-- begin AVAILABLE DATA --
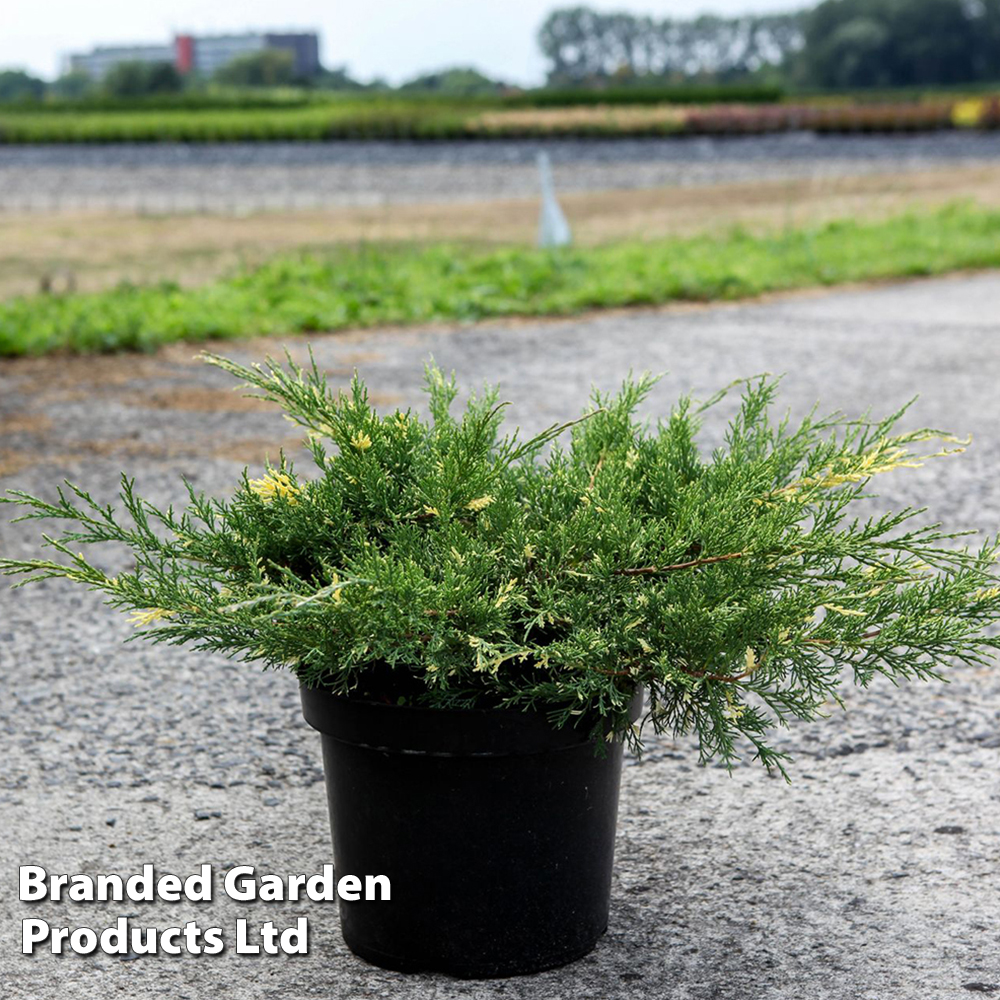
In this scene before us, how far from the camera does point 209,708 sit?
412cm

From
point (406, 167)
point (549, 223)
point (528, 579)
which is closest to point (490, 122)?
point (406, 167)

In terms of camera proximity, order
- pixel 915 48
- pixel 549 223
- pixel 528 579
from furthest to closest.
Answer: pixel 915 48
pixel 549 223
pixel 528 579

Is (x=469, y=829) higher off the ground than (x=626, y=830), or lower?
higher

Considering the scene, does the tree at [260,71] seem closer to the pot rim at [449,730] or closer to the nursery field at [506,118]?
the nursery field at [506,118]

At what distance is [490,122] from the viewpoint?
3934 cm

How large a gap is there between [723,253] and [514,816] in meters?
12.1

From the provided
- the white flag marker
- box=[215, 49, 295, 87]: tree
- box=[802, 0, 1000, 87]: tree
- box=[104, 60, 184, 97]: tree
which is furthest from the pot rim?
box=[802, 0, 1000, 87]: tree

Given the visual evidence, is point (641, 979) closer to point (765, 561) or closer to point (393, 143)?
point (765, 561)

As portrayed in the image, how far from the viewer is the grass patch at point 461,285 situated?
1045 cm

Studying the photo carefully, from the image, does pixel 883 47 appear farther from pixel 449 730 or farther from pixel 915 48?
pixel 449 730

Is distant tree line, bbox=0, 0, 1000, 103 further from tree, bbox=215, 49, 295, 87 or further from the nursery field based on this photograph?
the nursery field

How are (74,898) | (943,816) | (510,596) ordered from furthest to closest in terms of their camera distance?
(943,816) → (74,898) → (510,596)

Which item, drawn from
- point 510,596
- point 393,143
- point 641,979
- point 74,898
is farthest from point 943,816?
point 393,143

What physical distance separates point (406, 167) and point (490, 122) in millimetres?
8504
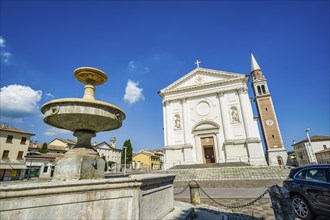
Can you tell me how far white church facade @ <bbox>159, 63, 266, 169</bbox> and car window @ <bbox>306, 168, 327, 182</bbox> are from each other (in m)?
18.2

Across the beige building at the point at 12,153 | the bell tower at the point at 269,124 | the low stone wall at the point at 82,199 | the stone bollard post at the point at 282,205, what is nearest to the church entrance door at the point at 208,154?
the bell tower at the point at 269,124

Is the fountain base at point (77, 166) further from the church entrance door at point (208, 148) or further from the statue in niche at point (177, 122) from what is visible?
the statue in niche at point (177, 122)

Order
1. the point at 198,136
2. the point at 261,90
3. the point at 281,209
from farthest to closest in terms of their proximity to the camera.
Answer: the point at 261,90
the point at 198,136
the point at 281,209

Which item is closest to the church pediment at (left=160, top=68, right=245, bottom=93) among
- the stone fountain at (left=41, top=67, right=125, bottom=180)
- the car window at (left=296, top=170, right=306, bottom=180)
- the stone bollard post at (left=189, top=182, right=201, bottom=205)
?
the stone bollard post at (left=189, top=182, right=201, bottom=205)

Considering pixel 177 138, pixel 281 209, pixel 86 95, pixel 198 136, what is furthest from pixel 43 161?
pixel 281 209

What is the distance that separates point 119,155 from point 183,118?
152ft

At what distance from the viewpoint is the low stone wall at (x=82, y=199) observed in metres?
2.19

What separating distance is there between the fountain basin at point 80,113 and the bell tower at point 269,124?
3237 cm

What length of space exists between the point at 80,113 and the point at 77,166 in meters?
1.23

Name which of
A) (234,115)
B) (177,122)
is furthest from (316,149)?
(177,122)

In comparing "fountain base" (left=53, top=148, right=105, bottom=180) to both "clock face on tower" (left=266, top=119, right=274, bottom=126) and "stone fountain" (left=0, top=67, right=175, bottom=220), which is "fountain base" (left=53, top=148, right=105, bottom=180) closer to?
"stone fountain" (left=0, top=67, right=175, bottom=220)

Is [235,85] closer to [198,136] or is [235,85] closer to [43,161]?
[198,136]

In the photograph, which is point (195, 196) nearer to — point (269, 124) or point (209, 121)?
point (209, 121)

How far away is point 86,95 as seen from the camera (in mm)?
4965
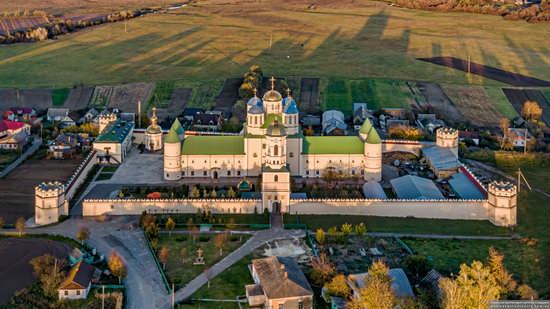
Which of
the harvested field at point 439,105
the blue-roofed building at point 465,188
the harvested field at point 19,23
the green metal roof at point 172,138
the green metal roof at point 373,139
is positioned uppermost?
the harvested field at point 19,23

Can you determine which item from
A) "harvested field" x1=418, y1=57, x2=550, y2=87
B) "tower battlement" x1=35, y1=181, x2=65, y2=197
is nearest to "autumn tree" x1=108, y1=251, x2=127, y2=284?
"tower battlement" x1=35, y1=181, x2=65, y2=197

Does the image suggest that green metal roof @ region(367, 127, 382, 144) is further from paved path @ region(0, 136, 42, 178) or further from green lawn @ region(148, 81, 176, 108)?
green lawn @ region(148, 81, 176, 108)

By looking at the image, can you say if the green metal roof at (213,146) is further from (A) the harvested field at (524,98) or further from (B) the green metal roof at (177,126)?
(A) the harvested field at (524,98)

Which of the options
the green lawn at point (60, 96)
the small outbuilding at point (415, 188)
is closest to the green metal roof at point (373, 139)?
the small outbuilding at point (415, 188)

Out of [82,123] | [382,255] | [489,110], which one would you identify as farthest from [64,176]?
-- end AVAILABLE DATA --
THE EXERCISE:
Quote every line from the line containing "Can you determine which item from" through the closing line of the listing, including both.

WRITTEN REPLY:
Can you determine which item from
A) "harvested field" x1=418, y1=57, x2=550, y2=87
B) "tower battlement" x1=35, y1=181, x2=65, y2=197
is nearest to "autumn tree" x1=108, y1=251, x2=127, y2=284?
"tower battlement" x1=35, y1=181, x2=65, y2=197

Does the image suggest that green metal roof @ region(367, 127, 382, 144) is further from paved path @ region(0, 136, 42, 178) or further from green lawn @ region(148, 81, 176, 108)?
green lawn @ region(148, 81, 176, 108)

By looking at the image, can you say if the green metal roof at (213,146) is further from (A) the harvested field at (524,98) or further from (B) the green metal roof at (177,126)?
(A) the harvested field at (524,98)

Which of the options
the green lawn at point (60, 96)
the small outbuilding at point (415, 188)
is closest to the green metal roof at point (373, 139)?
the small outbuilding at point (415, 188)

Out of [82,123] | [382,255] | [489,110], which one would you identify as farthest from [64,176]?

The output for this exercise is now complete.